2. The apparatus of claim 1, wherein the edge is associated with an object depicted in the image and wherein the portion of the image includes the object.
3. The apparatus of claim 1, wherein, to identify the edge associated with the portion, the at least one processor is configured to:
identify a moving object based on a motion analysis of multiple images including the image; and
identify edges of the moving object using an edge-detection technique.

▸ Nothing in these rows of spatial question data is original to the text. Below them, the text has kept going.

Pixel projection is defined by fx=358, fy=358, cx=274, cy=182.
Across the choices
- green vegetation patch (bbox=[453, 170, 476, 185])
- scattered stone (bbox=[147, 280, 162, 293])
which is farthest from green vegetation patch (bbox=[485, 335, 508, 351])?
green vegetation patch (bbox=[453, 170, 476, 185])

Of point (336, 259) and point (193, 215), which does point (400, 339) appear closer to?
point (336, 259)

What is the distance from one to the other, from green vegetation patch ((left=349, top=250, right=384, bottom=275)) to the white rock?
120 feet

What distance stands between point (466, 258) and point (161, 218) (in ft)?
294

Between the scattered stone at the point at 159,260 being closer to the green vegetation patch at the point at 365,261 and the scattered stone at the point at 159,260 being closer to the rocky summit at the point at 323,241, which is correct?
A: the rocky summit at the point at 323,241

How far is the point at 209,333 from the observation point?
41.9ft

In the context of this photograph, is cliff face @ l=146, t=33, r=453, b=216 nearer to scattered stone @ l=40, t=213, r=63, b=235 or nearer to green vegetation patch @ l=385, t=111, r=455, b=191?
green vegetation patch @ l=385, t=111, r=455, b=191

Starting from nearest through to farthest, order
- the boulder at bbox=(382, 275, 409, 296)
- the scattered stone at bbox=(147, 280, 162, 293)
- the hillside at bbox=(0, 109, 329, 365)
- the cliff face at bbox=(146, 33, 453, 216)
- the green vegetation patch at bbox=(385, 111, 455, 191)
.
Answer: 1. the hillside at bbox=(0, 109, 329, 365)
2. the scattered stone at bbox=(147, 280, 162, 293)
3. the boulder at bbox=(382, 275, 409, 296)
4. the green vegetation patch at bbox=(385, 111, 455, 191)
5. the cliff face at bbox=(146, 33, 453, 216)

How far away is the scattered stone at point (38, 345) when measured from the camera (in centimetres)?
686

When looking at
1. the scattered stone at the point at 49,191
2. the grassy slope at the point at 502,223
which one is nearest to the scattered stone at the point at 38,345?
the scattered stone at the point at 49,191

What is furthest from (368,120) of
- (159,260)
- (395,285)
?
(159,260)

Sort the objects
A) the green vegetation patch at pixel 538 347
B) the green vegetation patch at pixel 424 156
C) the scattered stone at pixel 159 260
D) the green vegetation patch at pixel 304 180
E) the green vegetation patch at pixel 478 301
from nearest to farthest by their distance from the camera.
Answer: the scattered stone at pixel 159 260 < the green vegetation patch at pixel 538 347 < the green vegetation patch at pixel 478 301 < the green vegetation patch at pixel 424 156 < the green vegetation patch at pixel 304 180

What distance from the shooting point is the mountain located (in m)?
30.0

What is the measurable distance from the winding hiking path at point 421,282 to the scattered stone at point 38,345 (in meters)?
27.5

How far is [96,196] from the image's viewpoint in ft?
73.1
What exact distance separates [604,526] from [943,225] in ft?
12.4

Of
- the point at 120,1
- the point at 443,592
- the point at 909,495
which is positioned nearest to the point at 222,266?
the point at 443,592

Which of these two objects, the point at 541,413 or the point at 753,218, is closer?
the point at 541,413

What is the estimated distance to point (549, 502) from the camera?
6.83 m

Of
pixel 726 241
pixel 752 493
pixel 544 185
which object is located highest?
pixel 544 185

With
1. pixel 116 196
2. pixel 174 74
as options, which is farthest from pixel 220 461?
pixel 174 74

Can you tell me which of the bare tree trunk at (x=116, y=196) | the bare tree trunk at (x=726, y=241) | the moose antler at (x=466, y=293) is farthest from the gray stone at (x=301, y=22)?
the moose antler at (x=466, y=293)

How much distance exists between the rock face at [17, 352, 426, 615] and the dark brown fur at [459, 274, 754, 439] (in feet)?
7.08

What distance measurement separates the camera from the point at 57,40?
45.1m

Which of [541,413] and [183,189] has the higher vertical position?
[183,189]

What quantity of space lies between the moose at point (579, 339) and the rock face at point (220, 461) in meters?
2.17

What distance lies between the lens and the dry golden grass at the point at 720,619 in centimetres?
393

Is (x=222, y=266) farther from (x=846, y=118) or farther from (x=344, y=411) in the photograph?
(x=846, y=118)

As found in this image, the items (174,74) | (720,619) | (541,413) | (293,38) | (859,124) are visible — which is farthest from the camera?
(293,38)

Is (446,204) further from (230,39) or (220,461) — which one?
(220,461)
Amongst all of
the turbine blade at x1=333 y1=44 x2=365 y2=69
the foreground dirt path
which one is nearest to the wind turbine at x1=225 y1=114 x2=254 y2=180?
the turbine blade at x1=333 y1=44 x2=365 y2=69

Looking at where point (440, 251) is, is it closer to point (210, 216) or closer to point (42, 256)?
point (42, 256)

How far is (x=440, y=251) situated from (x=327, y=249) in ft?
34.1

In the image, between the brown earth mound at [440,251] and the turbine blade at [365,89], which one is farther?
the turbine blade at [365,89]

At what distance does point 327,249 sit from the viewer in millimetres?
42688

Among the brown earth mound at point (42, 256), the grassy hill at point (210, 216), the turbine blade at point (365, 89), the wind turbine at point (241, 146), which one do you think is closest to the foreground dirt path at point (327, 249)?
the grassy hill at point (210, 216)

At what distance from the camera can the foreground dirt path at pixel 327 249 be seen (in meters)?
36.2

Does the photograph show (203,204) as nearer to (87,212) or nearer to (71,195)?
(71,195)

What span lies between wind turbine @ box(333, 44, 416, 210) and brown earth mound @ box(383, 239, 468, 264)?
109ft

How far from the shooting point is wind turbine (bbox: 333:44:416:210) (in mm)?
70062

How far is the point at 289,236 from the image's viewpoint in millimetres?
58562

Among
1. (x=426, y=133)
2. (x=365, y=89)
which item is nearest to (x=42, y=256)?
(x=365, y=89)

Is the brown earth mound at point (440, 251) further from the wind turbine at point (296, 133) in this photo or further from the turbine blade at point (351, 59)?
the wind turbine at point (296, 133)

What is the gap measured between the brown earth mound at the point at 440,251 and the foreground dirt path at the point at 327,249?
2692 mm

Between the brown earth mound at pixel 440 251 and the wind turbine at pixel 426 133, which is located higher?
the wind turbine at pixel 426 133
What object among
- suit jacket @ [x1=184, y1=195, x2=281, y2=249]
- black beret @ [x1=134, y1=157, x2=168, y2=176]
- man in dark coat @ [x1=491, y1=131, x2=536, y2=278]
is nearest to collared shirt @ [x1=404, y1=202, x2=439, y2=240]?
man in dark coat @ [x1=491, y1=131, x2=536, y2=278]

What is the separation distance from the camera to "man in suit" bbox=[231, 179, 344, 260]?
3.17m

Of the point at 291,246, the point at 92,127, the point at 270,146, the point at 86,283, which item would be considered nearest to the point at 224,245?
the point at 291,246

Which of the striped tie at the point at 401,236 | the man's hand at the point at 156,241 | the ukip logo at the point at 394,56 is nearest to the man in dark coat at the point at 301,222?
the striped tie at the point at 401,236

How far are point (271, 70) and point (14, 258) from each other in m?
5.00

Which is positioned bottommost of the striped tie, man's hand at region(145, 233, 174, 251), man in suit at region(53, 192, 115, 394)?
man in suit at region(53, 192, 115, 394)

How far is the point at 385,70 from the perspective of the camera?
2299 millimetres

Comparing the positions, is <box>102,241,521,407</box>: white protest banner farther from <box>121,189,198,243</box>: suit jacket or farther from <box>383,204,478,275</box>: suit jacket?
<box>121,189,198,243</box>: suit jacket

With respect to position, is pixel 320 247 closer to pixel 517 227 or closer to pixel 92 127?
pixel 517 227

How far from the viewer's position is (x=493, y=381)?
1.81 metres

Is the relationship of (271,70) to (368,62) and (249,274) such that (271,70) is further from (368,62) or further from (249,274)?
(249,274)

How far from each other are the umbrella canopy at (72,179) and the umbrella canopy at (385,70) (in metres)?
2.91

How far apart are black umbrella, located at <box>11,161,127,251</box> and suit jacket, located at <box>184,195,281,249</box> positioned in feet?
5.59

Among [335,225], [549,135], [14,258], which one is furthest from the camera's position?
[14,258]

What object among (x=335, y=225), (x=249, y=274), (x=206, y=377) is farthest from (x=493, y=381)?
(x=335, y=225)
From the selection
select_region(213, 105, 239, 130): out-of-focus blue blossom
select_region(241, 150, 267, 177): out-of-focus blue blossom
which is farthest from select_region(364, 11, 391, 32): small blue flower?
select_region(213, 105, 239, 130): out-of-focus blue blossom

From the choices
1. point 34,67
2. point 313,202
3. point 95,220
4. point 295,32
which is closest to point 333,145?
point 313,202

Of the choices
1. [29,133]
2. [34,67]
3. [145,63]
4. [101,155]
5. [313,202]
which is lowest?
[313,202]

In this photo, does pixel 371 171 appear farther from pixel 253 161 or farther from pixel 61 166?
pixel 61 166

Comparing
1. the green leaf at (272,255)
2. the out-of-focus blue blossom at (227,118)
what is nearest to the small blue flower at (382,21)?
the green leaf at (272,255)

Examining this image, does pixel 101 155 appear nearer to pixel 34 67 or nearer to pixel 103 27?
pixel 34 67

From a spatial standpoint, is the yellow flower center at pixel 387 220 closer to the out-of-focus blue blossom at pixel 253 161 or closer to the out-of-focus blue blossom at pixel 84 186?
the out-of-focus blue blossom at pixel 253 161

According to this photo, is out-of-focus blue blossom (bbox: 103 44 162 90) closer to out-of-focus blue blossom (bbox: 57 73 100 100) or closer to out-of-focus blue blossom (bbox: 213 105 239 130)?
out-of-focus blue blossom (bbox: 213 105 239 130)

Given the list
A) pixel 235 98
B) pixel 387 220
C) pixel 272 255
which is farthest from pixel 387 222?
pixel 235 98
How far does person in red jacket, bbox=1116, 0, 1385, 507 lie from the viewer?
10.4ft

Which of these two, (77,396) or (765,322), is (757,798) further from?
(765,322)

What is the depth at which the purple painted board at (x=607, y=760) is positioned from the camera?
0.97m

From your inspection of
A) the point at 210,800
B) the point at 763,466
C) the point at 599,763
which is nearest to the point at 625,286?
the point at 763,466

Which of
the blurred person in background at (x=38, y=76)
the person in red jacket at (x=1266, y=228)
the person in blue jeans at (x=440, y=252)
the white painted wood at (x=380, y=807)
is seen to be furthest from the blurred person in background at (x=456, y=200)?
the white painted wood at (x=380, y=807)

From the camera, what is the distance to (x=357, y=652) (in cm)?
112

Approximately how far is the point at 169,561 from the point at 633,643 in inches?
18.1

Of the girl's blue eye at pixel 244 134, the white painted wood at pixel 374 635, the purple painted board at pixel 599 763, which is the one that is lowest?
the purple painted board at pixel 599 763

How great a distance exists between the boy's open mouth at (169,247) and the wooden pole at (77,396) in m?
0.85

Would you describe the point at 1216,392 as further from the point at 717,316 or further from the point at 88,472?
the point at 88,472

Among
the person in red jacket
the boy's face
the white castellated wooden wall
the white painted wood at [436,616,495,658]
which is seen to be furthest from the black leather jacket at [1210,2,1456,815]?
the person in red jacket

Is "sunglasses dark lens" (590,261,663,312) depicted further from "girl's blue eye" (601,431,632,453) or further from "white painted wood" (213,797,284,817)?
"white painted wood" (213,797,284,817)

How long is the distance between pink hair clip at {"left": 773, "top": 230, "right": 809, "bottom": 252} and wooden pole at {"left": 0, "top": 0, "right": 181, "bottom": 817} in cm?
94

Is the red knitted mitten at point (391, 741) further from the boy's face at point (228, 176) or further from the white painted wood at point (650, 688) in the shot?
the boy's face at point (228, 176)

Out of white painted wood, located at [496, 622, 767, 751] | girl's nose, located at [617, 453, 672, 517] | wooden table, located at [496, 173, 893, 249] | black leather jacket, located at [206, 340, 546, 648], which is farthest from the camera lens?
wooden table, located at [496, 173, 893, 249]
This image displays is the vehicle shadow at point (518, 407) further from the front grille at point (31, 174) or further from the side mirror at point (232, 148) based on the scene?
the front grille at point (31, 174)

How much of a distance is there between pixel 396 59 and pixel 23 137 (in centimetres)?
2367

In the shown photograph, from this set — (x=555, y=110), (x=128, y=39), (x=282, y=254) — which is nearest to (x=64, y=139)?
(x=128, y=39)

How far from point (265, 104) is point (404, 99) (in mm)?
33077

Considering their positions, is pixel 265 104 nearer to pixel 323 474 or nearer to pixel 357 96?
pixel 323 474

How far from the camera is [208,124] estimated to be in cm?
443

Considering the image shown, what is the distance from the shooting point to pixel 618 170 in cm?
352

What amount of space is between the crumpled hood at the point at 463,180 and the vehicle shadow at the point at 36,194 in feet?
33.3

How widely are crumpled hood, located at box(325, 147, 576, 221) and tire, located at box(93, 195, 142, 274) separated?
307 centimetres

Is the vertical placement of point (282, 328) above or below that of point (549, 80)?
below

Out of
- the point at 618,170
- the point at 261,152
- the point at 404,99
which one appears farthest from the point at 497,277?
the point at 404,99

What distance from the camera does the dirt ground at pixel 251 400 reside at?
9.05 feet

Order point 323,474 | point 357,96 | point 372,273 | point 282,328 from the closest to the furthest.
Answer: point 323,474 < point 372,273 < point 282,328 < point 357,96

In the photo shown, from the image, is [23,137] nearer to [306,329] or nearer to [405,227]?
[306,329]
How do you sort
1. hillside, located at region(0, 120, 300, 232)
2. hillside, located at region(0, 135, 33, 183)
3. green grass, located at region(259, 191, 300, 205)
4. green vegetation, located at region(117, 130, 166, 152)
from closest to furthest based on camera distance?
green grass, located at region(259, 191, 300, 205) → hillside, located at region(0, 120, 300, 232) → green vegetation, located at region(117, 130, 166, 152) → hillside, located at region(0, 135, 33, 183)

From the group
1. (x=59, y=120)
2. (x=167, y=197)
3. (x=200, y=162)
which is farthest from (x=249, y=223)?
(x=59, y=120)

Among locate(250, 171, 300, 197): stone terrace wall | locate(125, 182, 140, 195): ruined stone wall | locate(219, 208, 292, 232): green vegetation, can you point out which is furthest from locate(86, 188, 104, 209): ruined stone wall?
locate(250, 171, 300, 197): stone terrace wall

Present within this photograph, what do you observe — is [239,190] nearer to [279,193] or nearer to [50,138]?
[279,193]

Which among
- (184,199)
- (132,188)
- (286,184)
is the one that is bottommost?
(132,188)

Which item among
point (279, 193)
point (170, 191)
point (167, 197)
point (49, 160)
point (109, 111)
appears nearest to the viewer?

4. The apparatus of claim 3, wherein, to identify the edge associated with the portion, the at least one processor is configured to:
identify a motion direction associated with the moving object based on a motion analysis of multiple images including the image; and
identify the edge based on an angle between the edge and the motion direction.
5. The apparatus of claim 1, wherein the amount of blur of the edge is based on a number of pixels that are based on light reflected from a moving object and light reflected from a background behind the moving object.
6. The apparatus of claim 1, wherein the amount of blur of the edge is based on a transition width.
7. The apparatus of claim 1, wherein, to deblur the portion of the image, the at least one processor is configured to process the portion of the image using a machine-learning model that is trained to deblur images.
8. The apparatus of claim 1, wherein, to combine the deblurred portion of the image with the other image data, the at least one processor is configured to blend pixels of edges of the deblurred portion of the image with corresponding pixels of the other image data.
9. The apparatus of claim 1, wherein the at least one processor is configured to:
compare deblurred image with the image to determine a final image; and at least one of:
store the final image;
display the final image;
process the final image; or
transmit the final image.
10. The apparatus of claim 9, wherein the final image is determined based on at least one of:
a comparison of signal-to-noise ratios of the image and the deblurred image;
a comparison of facial landmarks in the image and the deblurred image; or
a comparison of human recognizability in the image and the deblurred image.
11. The apparatus of claim 1, wherein the other image data comprises image data from the image.
12. The apparatus of claim 1, wherein the image comprises a first image and wherein the other image data comprises image data from a second image.
13. A method for deblurring images, the method comprising:
identifying, using motion analysis, a portion of an image;
identifying an edge associated with the portion;
determining an amount of blur of the edge;
based on the amount of blur of the edge exceeding a blur threshold, deblurring the portion of the image to generate a deblurred portion of the image; and
combining the deblurred portion of the image with other image data to generate a deblurred image.
14. The method of claim 13, wherein the edge is associated with an object depicted in the image and wherein the portion of the image includes the object.
15. The method of claim 13, wherein identifying the edge associated with the portion comprises:
identifying a moving object based on a motion analysis of multiple images including the image; and
identifying edges of the moving object using an edge-detection technique.
16. The method of claim 15, wherein identifying the edge associated with the portion further comprises:
identifying a motion direction associated with the moving object based on a motion analysis of multiple images including the image; and
identifying the edge based on an angle between the edge and the motion direction.
17. The method of claim 13, wherein the amount of blur of the edge is based on a number of pixels that are based on light reflected from a moving object and light reflected from a background behind the moving object.
18. The method of claim 13, wherein the amount of blur of the edge is based on a transition width.
19. The method of claim 13, wherein deblurring the portion of the image comprises processing the portion of the image using a machine-learning model that is trained to deblur images.
20. The method of claim 13, wherein combining the deblurred portion of the image with the other image data comprises blending pixels of edges of the deblurred portion of the image with corresponding pixels of the other image data.